Excerpt provided:
>> Start
Re: [sv-bc] FW: Manti 1345, 1711: unique if/case

From: Gordon Vreugdenhil <gordonv_at_.....>
Date: Mon Nov 19 2007 - 08:57:59 PST
Bresticker, Shalom wrote:
> Sorry, now I am confused.
> 
> Essentially what was proposed by Steven and Tom (and I do not object) is
> to specify an order allowing only short-circuiting. Then there is no
> special consideration of side-effects, and whatever happens happens,
> according to the rules. 


The impact of the current suggestions is that for the example that I
originally suggested the optimization I want is illegal.

      unique case (expr)
          1   : ... /* action 1 */
          i++ : ...
          1   : ... /* action 2 */

Given the current suggestion, one MUST evaluate "i++" if
you are reporting a unique violation.  I do not want to
require that evaluation.

Gord.


 > Is it a problem to say that a tool does not have
> to check whether there are side-effects, but caveat emptor if you use
> them? (Or in other words, you deserve whatever you get.) I don't see
> what your objection is anymore.
>> End
Exercises to complete:
**A.** In the mailing-list message above about unique case statements, shorten the paragraph beginning "Given the current suggestion" into a single sentence that keeps its main facts.
**B.** According to the mailing-list message about unique case statements, on what date and at what time was it sent?
**C.** Extend the mailing-list message about unique case statements, starting after its final line.

Dataset:
>> Start
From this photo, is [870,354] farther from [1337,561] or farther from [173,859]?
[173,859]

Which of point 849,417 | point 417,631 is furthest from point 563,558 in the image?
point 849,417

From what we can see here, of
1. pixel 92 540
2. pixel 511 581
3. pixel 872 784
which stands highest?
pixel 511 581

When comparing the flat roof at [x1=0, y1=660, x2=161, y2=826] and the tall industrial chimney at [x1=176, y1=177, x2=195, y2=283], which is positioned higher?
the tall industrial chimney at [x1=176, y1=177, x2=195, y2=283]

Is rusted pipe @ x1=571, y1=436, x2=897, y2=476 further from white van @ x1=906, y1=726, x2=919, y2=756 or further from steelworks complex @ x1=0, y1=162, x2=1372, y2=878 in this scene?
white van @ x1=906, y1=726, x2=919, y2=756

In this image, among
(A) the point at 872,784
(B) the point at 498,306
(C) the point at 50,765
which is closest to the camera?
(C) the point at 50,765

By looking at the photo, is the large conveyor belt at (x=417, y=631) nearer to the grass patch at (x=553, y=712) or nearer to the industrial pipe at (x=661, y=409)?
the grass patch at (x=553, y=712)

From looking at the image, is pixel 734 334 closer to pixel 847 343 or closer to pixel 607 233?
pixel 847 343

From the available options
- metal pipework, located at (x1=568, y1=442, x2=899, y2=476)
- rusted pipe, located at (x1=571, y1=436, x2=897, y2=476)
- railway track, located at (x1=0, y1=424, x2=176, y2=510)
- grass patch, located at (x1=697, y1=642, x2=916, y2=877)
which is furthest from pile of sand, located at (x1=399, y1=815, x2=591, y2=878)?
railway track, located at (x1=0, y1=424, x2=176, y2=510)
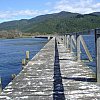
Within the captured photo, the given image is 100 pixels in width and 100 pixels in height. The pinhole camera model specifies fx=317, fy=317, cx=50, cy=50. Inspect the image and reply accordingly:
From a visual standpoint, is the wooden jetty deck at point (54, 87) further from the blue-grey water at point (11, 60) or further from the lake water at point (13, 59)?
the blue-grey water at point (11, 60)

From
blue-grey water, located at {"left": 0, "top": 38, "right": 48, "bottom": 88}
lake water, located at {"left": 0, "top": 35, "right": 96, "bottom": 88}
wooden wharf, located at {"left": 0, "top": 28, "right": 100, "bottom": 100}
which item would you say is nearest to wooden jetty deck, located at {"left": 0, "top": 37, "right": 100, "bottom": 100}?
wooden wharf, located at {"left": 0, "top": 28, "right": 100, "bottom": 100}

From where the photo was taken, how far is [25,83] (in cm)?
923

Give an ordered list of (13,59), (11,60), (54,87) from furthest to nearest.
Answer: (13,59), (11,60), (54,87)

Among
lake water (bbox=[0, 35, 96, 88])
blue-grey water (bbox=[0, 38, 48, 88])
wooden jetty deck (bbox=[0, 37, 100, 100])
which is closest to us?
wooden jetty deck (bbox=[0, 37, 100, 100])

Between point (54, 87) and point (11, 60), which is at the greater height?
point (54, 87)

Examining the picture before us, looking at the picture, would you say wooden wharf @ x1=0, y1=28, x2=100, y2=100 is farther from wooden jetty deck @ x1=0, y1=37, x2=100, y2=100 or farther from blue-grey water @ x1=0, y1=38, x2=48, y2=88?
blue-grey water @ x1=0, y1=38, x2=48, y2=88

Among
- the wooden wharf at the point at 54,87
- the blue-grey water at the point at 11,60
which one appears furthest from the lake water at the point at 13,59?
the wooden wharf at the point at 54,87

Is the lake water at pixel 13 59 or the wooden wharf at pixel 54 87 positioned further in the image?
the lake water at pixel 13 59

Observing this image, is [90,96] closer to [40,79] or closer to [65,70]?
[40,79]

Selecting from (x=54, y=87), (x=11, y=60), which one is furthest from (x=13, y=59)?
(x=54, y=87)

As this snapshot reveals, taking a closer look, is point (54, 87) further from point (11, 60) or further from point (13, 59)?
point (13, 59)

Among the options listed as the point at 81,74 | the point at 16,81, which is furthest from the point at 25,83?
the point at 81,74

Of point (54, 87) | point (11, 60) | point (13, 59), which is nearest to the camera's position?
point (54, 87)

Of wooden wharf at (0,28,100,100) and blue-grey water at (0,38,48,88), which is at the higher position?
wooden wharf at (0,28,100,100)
>> End
>> Start
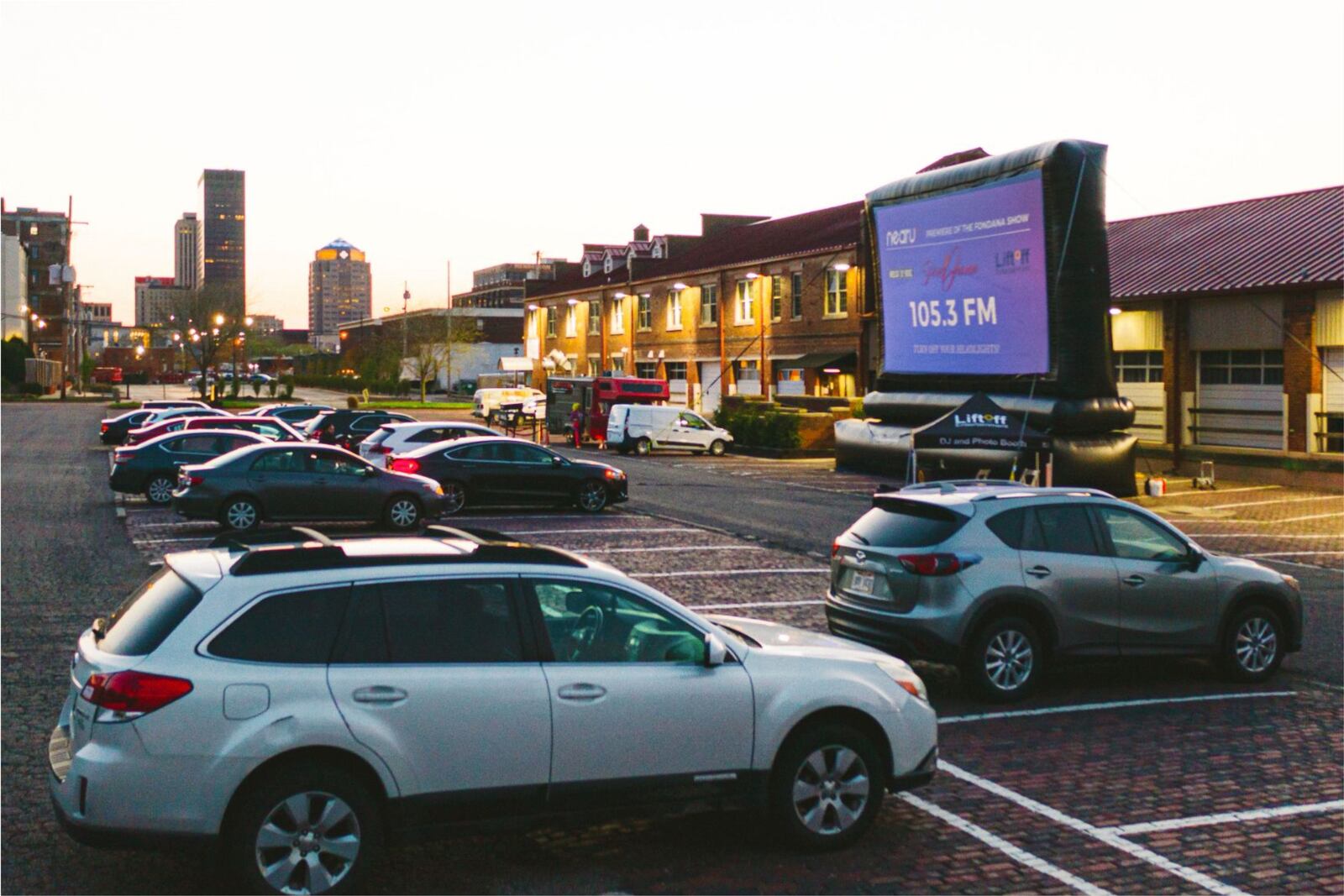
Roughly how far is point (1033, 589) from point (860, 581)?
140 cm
>> End
Responses to the exercise:
**A.** Under the current suggestion, reporting a unique violation makes evaluating "i++" mandatory, and the writer does not want that evaluation to be required.

**B.** Mon Nov 19 2007, at 08:57:59 PST.

**C.**
> 
> Regards,
> Shalom
> 
>> -----Original Message-----
>> From: owner-sv-bc@server.eda.org 
>> [mailto:owner-sv-bc@server.eda.org] On Behalf Of Gordon Vreugdenhil
>> Sent: Monday, November 19, 2007 6:36 PM
>> To: Bresticker, Shalom
>> Cc: sv-bc@server.eda.org
>> Subject: Re: [sv-bc] FW: Manti 1345, 1711: unique if/case
>>
>>
>>
>> Bresticker, Shalom wrote:
>>> Gord,
>>>
>>> Thanks. 
>>>
>>> Again I will ask why the LRM has to make an effort to 
>> support such a 
>>> unique case (not a pun). The uniqueness violation aside, no one has 
>>> yet provided a justification for side-effects in case_item 
>> expressions 
>>> in a unique case.
>> Oh, I'm certainly fine with disallowing side effects in 
>> unique case completely.  If we want to go that route, the 
>> whole issue is moot.
>>
>>> I also suggest that statically determinable uniqueness violations 
>>> indicate a problem and therefore optimizations don't interest me in 
>>> such situations anyway.
>> Someone could easily have duplicates due to edge case 
>> parameterization, etc. that is never actually reachable in a 
>> particular configuration of the circuit.
>>
>>  > Plus those should be rare situations and
>>> not worth investing in their optimization. And if predictability is 
>>> some important, then would it not be more important than 
>> optimization?
>>
>> Yes, which is why I'm willing to give up optimizations in any 
>> cases at all.  The current suggestions already restrict 
>> previously valid optimizations.
>>
>> Gord.
>>
>>
>>
>>> Regards,
>>> Shalom
>>>
>>>> Consider the following:
>>>>
>>>>     unique case (expr)
>>>>         1   : ... /* action 1 */
>>>>         i++ : ...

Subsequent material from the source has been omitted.